Il romanzo di Dan Chaon è un’opera massiccia, la cui grandezza non è ascrivibile soltanto a termini oggettivi ma piuttosto all’importante e complessa riflessione che questo libro pone a livello meta-narrativo. Due nuclei fanno da matrice all’intero libro: il primo racchiuso nelle infinite possibilità, e quindi alternative, che può prendere una storia; l’altro indaga il senso primo del narrare: l’invenzione.
Il personaggio portante del romanzo che innesca le suddette riflessioni è Jonah, il quale avvia un meccanismo di innesti trapiantando una storia nella storia. Al narratore con focalizzazione esterna si affianca Jonah, un doppio narratore con focalizzazione interna che ci racconta la sua versione dei fatti in modo schizofrenico. La sua voce è un continuo sdoppiamento, alla sua realtà contrappone quella possibile altrui: come sono andate le cose secondo gli occhi degli altri? Il procedere narrativo rimpalla così in un costante e intrecciato gioco di specchi, riflessi per l’appunto, che ribaltano continuamente la narrazione e la sua angolatura.
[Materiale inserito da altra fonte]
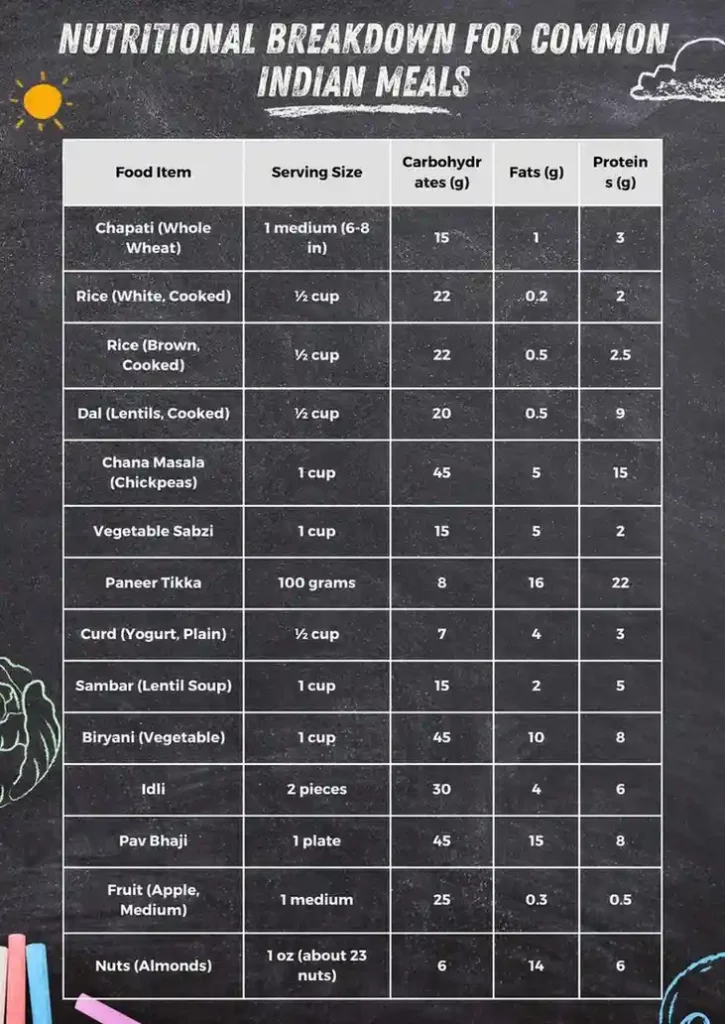 NUTRITIONAL BREAKDOWN FOR COMMON INDIAN MEALS

| Food Item | Serving Size | Carbohydrates (g) | Fats (g) | Proteins (g) |
|---|---|---|---|---|
| Chapati (Whole Wheat) | 1 medium (6-8 in) | 15 | 1 | 3 |
| Rice (White, Cooked) | ½ cup | 22 | 0.2 | 2 |
| Rice (Brown, Cooked) | ½ cup | 22 | 0.5 | 2.5 |
| Dal (Lentils, Cooked) | ½ cup | 20 | 0.5 | 9 |
| Chana Masala (Chickpeas) | 1 cup | 45 | 5 | 15 |
| Vegetable Sabzi | 1 cup | 15 | 5 | 2 |
| Paneer Tikka | 100 grams | 8 | 16 | 22 |
| Curd (Yogurt, Plain) | ½ cup | 7 | 4 | 3 |
| Sambar (Lentil Soup) | 1 cup | 15 | 2 | 5 |
| Biryani (Vegetable) | 1 cup | 45 | 10 | 8 |
| Idli | 2 pieces | 30 | 4 | 6 |
| Pav Bhaji | 1 plate | 45 | 15 | 8 |
| Fruit (Apple, Medium) | 1 medium | 25 | 0.3 | 0.5 |
| Nuts (Almonds) | 1 oz (about 23 nuts) | 6 | 14 | 6 |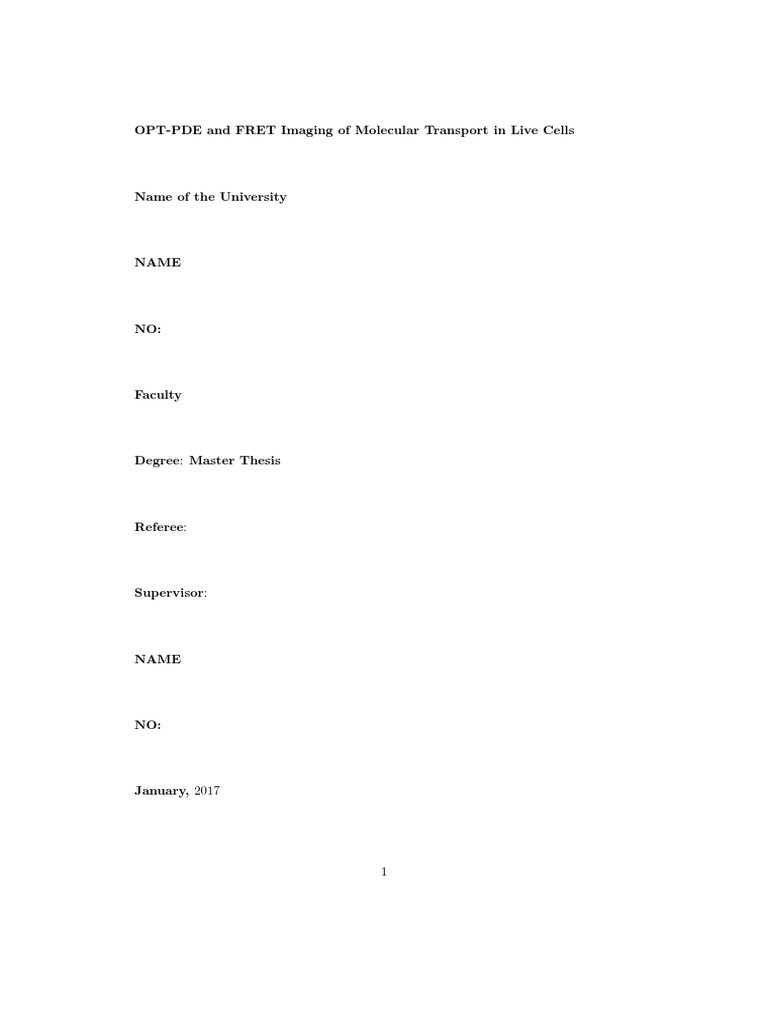 OPT-PDE and FRET Imaging of Molecular Transport in Live Cells

Name of the University

NAME

NO:

Faculty

Degree: Master Thesis

Referee:

Supervisor:

NAME

NO:

January, 2017

1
È da questo dedalo di letture che si genera l’embrione delle infinite possibilità del narrare che corrispondono all’ «immensa casualità dell’esistenza». Dan Chaon sembra interrogarsi su ciò che si può essere e che alla fine non si è: perché scegliere di raccontare proprio quella storia? E come raccontarla?

«Come fai a vivere quando ogni scelta che compi spezza il mondo in migliaia di filamenti, ogni passo sconsiderato si dirama in lunghi affluenti di vite alternative, che vibrano verso l’esterno, sempre più lontani, come lampi che si sprigionano dietro una nuvola».

Jonah lungo tutto il romanzo continua a ridefinire se stesso: diventa una somma di riscritture, correzioni e innesti. Ricercando – forse solo apparentemente – la verità, Jonah si riepiloga soltanto nel mondo dell’immaginazione, in cui inventare diventa l’unico modo per esistere. Se l’evidenza agli occhi degli altri è la nostra garanzia di esistenza, in questo Jonah è un personaggio che assume caratteri paradossali. Pur portando sulla pelle la sua storia, attraverso la vistosa cicatrice che lo rende oggetto di osservazione, i suoi racconti sono sempre ingarbugliati, distorti mai onesti, come se dietro quella cicatrice vi fosse il vuoto, oppure il peso del passato fosse troppo opprimente e Jonah fosse costretto a diventare ogni volta narratore di se stesso, inanellando bugie rigorosamente luttuose. Quando alla fine Jonah rivela a Troy la tela delle sue falsificazioni ammette la sua impossibilità di essere altrimenti: «Non sono la persona che… non sono niente».
In questo modo Dan Chaon trasla in un personaggio il processo di creazione proprio del narratore, dal quale non dobbiamo aspettarci né attendibilità, né onestà e neppure conferme, ma soltanto storie possibili e interrogativi. Spogliato dall’immaginazione e dall’invenzione, all’uomo nudo rimarrà solo l’impossibilità crudele della realtà e del peso del passato.